Four

771 72 28
                                    

Pria itu berdiri dengan tegap di puncak sebuah mercusuar yang pondasinya mulai lapuk termakan usia.

Rambut keperakkan pria itu bermandikan cahaya matahari senja, setelan hitam yang dipakainya juga memantulkan cahaya jingga yang sama.

Tangan pria itu dimasukkan ke dalam saku celana hitamnya, tangan yang telah menghabisi nyawa jutaan manusia.

Ia tersenyum memandangi langit yang kosong, senyumannya hampir terlihat tulus. Namun, aura kegilaan dapat terbaca dengan samar di balik senyuman tulusnya itu.

Julukan Dewa Kematian rasanya tidak cukup untuk menggambarkan kekejaman pria ini.

Seseorang yang dapat memanipulasi siapapun yang ia temui, memainkannya layaknya boneka untuk kepentingannya sendiri.

Seseorang yang tak ragu-ragu jika ia harus membunuh rekannya sendiri.

Seseorang yang tidak punya rasa belas kasih, rasa bersalah, rasa kesedihan, atau emosi lainnya.

Ia hanya bisa merasakan dua hal.

Kebahagiaan dan Amarah.

Kebahagiaan diperolehnya ketika darah membasahi tangannya, melumuri wajahnya, ketika kematian terjadi.

Amarah ia rasakan setiap kali ia tidak merasa bahagia. Amarah ini memberinya dorongan untuk membunuh, untuk membuat semua orang menderita, yang pada akhirnya akan memberikan kebahagiaan untuknya.

Namun yang paling menarik dari pria ini adalah...

"Lucile," ucapnya dengan nada yang amat lembut, "bawakan aku segelas wine."
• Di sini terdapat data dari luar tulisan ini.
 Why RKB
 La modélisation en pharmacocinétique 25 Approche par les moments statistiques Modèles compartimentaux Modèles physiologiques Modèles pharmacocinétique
Kemampuannya untuk menyembunyikan kedua hal itu.

* * * * * *

Adrien nampaknya tidak terlalu banyak berpikir soal konsekuensi dari hal-hal yang ia lakukan. Sebab sekarang, lebih banyak penjarah mutan yang datang dan mengerumuni dirinya.

Evelyn dan anak-anak nampaknya telah berada di dalam terowongan dengan selamat. Hal itu setidaknya bisa membuat Adrien sedikit lebih fokus ke masalah yang tengah ia alami saat ini.

Satu demi satu Mutan berdatangan, menggeram dengan suara yang terdengar seperti perpaduan gergaji mesin dan anjing sekarat.

"Kelihatannya merepotkan," decak Adrien kesal.

Dengan sigap, Adrien mengayunkan tinju logamnya tepat ke abdomen salah satu Mutan yang berdiri beberapa meter di depannya.

Pukulan barusan nampaknya cukup untuk melumpuhkan makhluk setinggi dua meter itu. Cerukan seukuran kepalan tangan terbentuk di perut bagian bawah Mutan itu, darah ia muntahkan dari mulutnya yang dihiasi gigi kuning.

"Kau tahu?" Ujar Adrien, sedikit bersemangat, "kurasa ini tidak terlalu buruk."

Ia berlari ke arah kerumunan Mutan yang jumlahnya lusinan itu, entah bodoh atau berani, mungkin keduanya.

Satu persatu tubuh raksasa terjatuh ke tanah, seakan-akan menyusul suara pukulan yang datang tiap dua detik sekali.

Untungnya, mereka tidak abadi layaknya pasukan Syndicate. Akan beda ceritanya jika seandainya mereka abadi, besar dan abadi.

Setidaknya mereka kalah dalam satu pukulan.

Adrien bisa bernafas lega ketika pukulan terakhirnya menembus pelipis Mutan itu layaknya agar-agar.

Bagaimanapun juga, ia tidak bisa terlalu lama bersantai. Ia masih harus mengecek kondisi Evelyn dan anak-anak lainnya.

Adrien meregangkan tangannya yang agak kesemutan setelah pertarungan barusan. Wajar saja, melawan lusinan Mutan raksasa bukanlah hal yang biasa dilakukan.